--- START ---

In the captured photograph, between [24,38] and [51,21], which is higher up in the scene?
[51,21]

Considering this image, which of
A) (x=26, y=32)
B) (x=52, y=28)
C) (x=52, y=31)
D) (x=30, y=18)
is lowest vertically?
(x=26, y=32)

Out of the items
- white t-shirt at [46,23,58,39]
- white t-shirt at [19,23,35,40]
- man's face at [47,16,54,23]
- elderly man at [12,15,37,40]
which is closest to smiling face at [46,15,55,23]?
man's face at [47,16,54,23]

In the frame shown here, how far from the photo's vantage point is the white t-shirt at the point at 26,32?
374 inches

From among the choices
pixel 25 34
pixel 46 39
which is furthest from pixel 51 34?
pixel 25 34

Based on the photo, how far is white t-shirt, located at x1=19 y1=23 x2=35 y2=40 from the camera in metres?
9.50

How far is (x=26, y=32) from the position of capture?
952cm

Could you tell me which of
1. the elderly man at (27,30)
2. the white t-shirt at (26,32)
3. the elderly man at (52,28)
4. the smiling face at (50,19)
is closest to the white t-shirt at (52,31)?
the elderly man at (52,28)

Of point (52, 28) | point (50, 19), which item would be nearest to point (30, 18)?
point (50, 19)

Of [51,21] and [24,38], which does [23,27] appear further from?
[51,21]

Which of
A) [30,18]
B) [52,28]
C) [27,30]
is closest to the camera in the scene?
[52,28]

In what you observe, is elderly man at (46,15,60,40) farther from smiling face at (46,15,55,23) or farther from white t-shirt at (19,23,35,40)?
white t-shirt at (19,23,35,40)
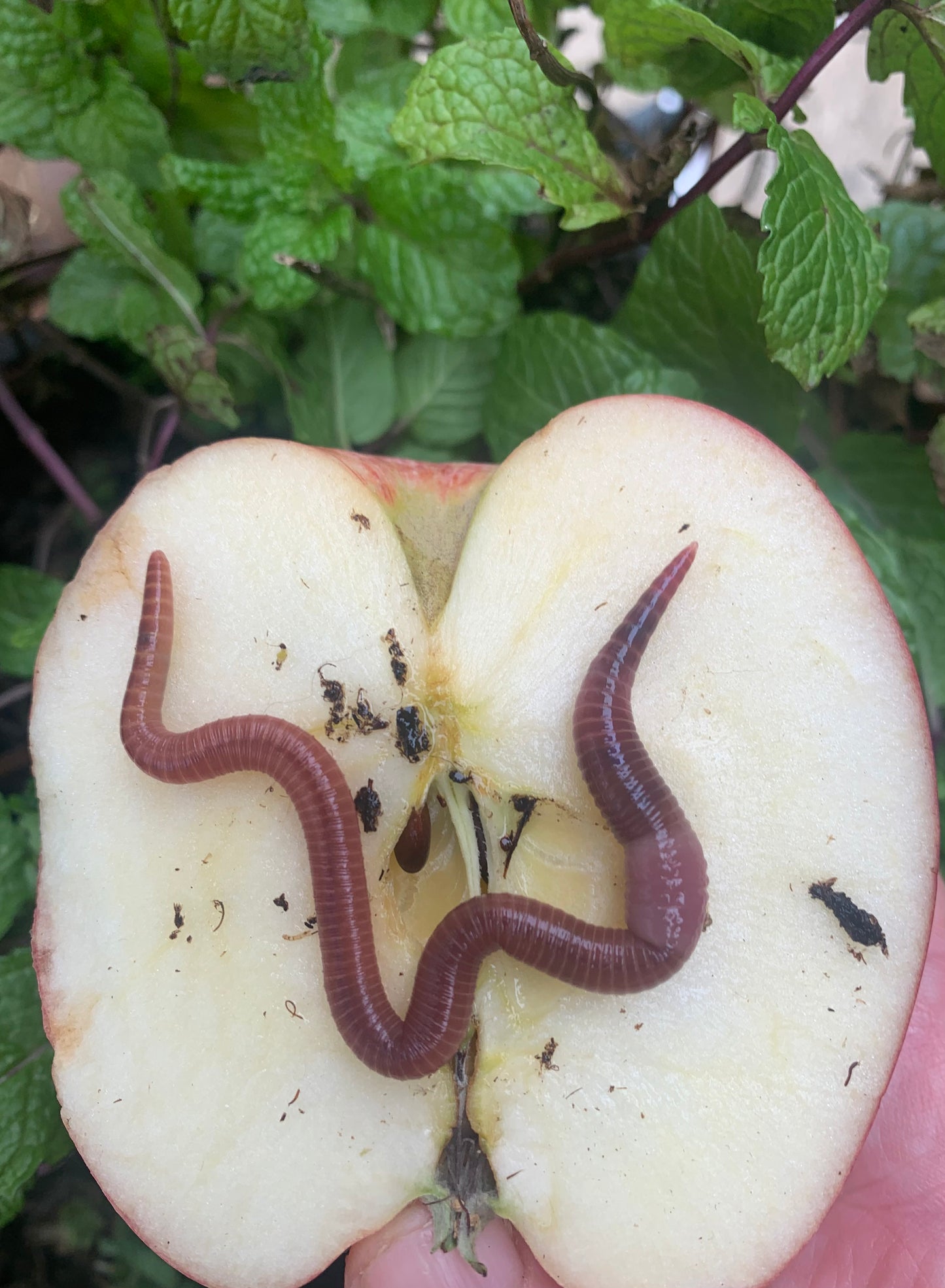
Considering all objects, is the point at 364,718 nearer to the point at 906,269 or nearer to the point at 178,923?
the point at 178,923

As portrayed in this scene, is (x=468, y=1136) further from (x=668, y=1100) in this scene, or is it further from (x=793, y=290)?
(x=793, y=290)

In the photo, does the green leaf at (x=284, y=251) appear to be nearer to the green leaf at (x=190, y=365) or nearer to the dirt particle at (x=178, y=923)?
the green leaf at (x=190, y=365)

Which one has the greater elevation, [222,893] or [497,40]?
[497,40]

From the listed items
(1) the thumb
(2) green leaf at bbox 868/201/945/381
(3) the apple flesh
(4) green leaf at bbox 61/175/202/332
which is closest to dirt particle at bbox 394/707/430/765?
(3) the apple flesh

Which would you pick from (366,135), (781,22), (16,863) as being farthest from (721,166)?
(16,863)

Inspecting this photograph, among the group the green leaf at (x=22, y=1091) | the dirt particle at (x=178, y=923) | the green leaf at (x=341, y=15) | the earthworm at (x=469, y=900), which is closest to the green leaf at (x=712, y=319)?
the green leaf at (x=341, y=15)

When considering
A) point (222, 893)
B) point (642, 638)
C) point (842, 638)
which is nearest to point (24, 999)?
point (222, 893)
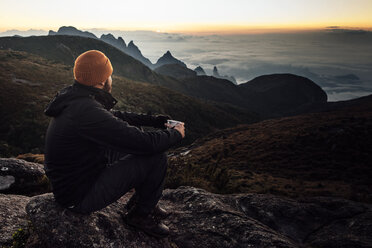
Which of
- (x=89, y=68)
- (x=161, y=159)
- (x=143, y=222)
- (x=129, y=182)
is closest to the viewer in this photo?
(x=89, y=68)

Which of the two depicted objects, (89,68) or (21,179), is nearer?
(89,68)

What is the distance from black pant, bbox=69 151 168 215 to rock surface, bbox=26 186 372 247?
405 mm

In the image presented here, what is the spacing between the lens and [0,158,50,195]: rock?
5.61m

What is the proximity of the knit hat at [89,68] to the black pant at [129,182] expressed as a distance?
1.32 m

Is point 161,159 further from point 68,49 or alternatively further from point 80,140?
point 68,49

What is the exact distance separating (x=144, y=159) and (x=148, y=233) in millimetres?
1445

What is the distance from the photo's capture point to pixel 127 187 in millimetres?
3283

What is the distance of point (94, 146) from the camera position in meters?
2.91

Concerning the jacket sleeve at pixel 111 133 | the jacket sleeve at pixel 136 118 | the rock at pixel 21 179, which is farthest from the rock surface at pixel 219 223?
the rock at pixel 21 179

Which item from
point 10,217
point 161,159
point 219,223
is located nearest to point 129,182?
point 161,159

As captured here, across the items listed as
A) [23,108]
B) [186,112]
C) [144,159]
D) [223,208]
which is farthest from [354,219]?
[186,112]

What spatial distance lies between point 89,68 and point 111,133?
1.02m

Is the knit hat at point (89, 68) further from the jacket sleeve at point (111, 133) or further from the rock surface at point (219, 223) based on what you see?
the rock surface at point (219, 223)

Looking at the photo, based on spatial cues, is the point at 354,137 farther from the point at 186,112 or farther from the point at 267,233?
the point at 186,112
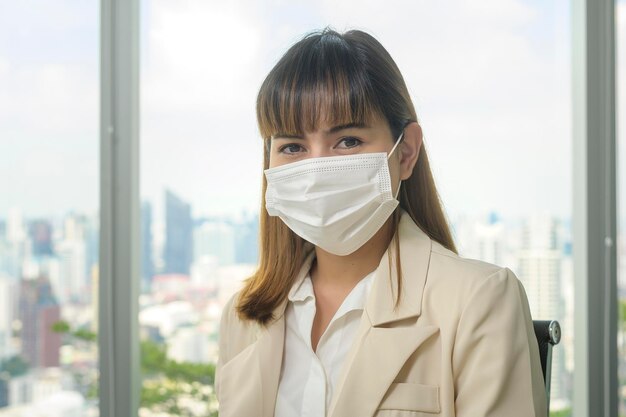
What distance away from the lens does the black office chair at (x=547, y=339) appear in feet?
4.47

--- END ---

Change "smiling face" to "grinning face" wherever it appears in the items above, leaving everything else unchanged. Rewrite all the items, but leave out the pictures.

• [Response]
In the captured photograph, between [24,38] and [51,21], which is higher up in the scene?
[51,21]

Considering this image, which of
A) (x=26, y=32)
B) (x=52, y=28)
C) (x=52, y=31)
D) (x=30, y=18)
is lowest vertically?
(x=26, y=32)

Out of the items
- white t-shirt at [46,23,58,39]
- white t-shirt at [19,23,35,40]
- man's face at [47,16,54,23]
- elderly man at [12,15,37,40]
which is closest to grinning face at [46,15,55,23]?
man's face at [47,16,54,23]

In the frame shown here, how far from the photo's vantage point is the white t-shirt at the point at 26,32?
374 inches

From among the choices
pixel 25 34
pixel 46 39
which is furthest from pixel 51 34?
pixel 25 34

Based on the photo, how far is white t-shirt, located at x1=19 y1=23 x2=35 y2=40 from the camera in metres?
9.50

How far is (x=26, y=32) from the position of capture?
952cm

Could you tell me which of
1. the elderly man at (27,30)
2. the white t-shirt at (26,32)
3. the elderly man at (52,28)
4. the grinning face at (50,19)
is closest to the white t-shirt at (52,31)?
the elderly man at (52,28)

Of point (52, 28) | point (50, 19), which item would be nearest to point (30, 18)?
point (50, 19)

Of [51,21] and [24,38], which does [23,27] appear further from?
[51,21]

Which of
A) [30,18]
B) [52,28]
C) [27,30]
is closest to the camera in the scene?
[52,28]

In what you observe, is elderly man at (46,15,60,40) farther from grinning face at (46,15,55,23) or farther from white t-shirt at (19,23,35,40)?
white t-shirt at (19,23,35,40)
Considering all objects, is the point at 364,718 nearer to the point at 906,269 or nearer to the point at 178,923?
the point at 178,923

As portrayed in this scene, is (x=468, y=1136) further from (x=668, y=1100) in this scene, or is it further from (x=793, y=290)?
(x=793, y=290)

In the photo, does the green leaf at (x=284, y=251) appear to be nearer to the green leaf at (x=190, y=365) or nearer to the dirt particle at (x=178, y=923)?
the green leaf at (x=190, y=365)

Which one has the greater elevation, [222,893] or [497,40]?
[497,40]

From the listed items
(1) the thumb
(2) green leaf at bbox 868/201/945/381
(3) the apple flesh
(4) green leaf at bbox 61/175/202/332
which is closest to dirt particle at bbox 394/707/430/765?
(3) the apple flesh

Which would you pick from (366,135), (781,22), (16,863) as being farthest from (721,166)?
(16,863)

Inspecting this photograph, among the group the green leaf at (x=22, y=1091) | the dirt particle at (x=178, y=923) | the green leaf at (x=341, y=15) | the earthworm at (x=469, y=900), which is closest to the green leaf at (x=712, y=319)?
the green leaf at (x=341, y=15)

When considering
A) point (222, 893)
B) point (642, 638)
C) point (842, 638)
which is nearest to point (24, 999)?
point (222, 893)
Which of
- (x=89, y=68)
- (x=161, y=159)
- (x=143, y=222)
- (x=129, y=182)
is closest to the viewer in this photo?
(x=89, y=68)

Which of the two depicted objects, (89,68) or (21,179), is nearer?
(89,68)

What is the distance from black pant, bbox=69 151 168 215 to rock surface, bbox=26 186 372 247?
405 mm

In the image presented here, what is the spacing between the lens and [0,158,50,195]: rock?
5.61m

What is the proximity of the knit hat at [89,68] to the black pant at [129,182] expressed as a distance?
1.32 m

Is point 161,159 further from point 68,49 or alternatively further from point 80,140?
point 68,49

What is the exact distance separating (x=144, y=159) and (x=148, y=233) in millimetres?
1445

What is the distance from the photo's capture point to pixel 127 187 in millimetres?
3283

What is the distance of point (94, 146) from the camera position in meters?
2.91

Concerning the jacket sleeve at pixel 111 133 | the jacket sleeve at pixel 136 118 | the rock at pixel 21 179, which is farthest from the rock surface at pixel 219 223?
the rock at pixel 21 179

Which item from
point 10,217
point 161,159
point 219,223
is located nearest to point 129,182?
point 161,159

As captured here, across the items listed as
A) [23,108]
B) [186,112]
C) [144,159]
D) [223,208]
which is farthest from [354,219]?
[186,112]

What spatial distance lies between point 89,68 and point 111,133?
1.02m

Is the knit hat at point (89, 68) further from the jacket sleeve at point (111, 133) or further from the rock surface at point (219, 223) based on what you see?
the rock surface at point (219, 223)

Looking at the photo, based on spatial cues, is the point at 354,137 farther from the point at 186,112 or farther from the point at 267,233?
the point at 186,112
What distance away from the lens does the black office chair at (x=547, y=339) appear in feet?
4.47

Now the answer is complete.